» **INSTRUCTIONS FOR THE TASK**
Can you put the rows below into a numbered list, with each line as its own item and the blank lines left out?
──────── MATERIAL FOR THIS TASK
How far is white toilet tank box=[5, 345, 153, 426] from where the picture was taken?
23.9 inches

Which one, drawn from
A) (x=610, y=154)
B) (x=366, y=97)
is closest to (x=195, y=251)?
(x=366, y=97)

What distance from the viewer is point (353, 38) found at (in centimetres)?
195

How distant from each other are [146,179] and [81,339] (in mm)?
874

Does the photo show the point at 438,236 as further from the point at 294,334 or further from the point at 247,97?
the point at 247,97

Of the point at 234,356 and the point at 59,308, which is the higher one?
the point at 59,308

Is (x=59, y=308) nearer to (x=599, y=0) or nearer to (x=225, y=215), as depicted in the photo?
────────────────
» **SOLVED EXERCISE**
1. How far is white toilet tank box=[5, 345, 153, 426] from where the picture was taken?
2. 23.9 inches
3. Which one, drawn from
4. A) (x=610, y=154)
5. B) (x=366, y=97)
6. is closest to (x=195, y=251)?
7. (x=366, y=97)
8. What distance from the viewer is point (353, 38) found at (in centimetres)?
9. 195
10. How distant from each other are [146,179] and [81,339] (in mm)?
11. 874
12. Does the photo show the point at 438,236 as further from the point at 294,334 or further from the point at 247,97?
13. the point at 247,97
14. Of the point at 234,356 and the point at 59,308, which is the higher one?
15. the point at 59,308
16. Is (x=59, y=308) nearer to (x=599, y=0) or nearer to (x=225, y=215), as depicted in the photo?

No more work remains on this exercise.